# WHAT YOU ARE ASKED TO DO:
Can you render the whole listing below as a JSON list of strings, one string per line, with blank lines dropped and the pictures left out?

(Object detection data)
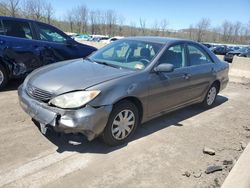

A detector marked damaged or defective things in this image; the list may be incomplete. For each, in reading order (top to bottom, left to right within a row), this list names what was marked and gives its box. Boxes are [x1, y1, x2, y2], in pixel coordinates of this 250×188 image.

damaged front bumper [19, 84, 113, 140]
cracked bumper [19, 84, 113, 140]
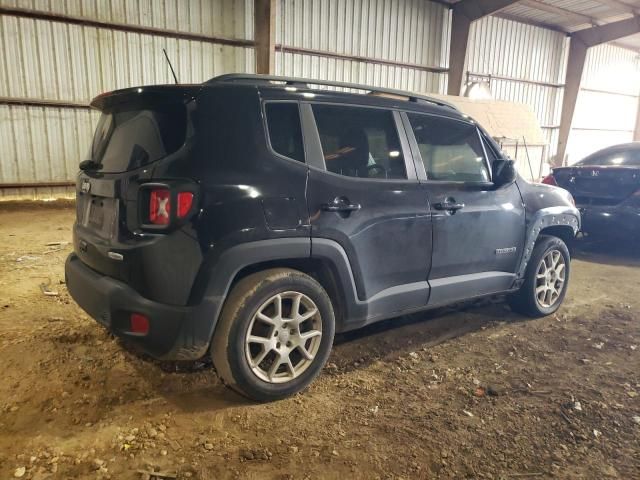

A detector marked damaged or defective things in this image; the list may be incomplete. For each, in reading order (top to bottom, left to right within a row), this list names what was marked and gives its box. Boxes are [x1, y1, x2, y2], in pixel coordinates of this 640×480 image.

rusty metal panel [276, 0, 450, 94]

# EXPECTED ANSWER:
[
  "A detector marked damaged or defective things in this image; the list may be incomplete. For each, in reading order (top to bottom, left to right within a row), this list names what was marked and gives its box. Boxes are [x1, y1, x2, y2], in pixel coordinates of this 250×188 image.",
  "damaged front bumper [19, 84, 113, 140]",
  "cracked bumper [19, 84, 113, 140]",
  "A detector marked damaged or defective things in this image; the list may be incomplete. For each, in reading order (top to bottom, left to right within a row), this list names what was marked and gives its box. Boxes are [x1, y1, x2, y2], in pixel coordinates of this 640×480 image.",
  "rusty metal panel [276, 0, 450, 94]"
]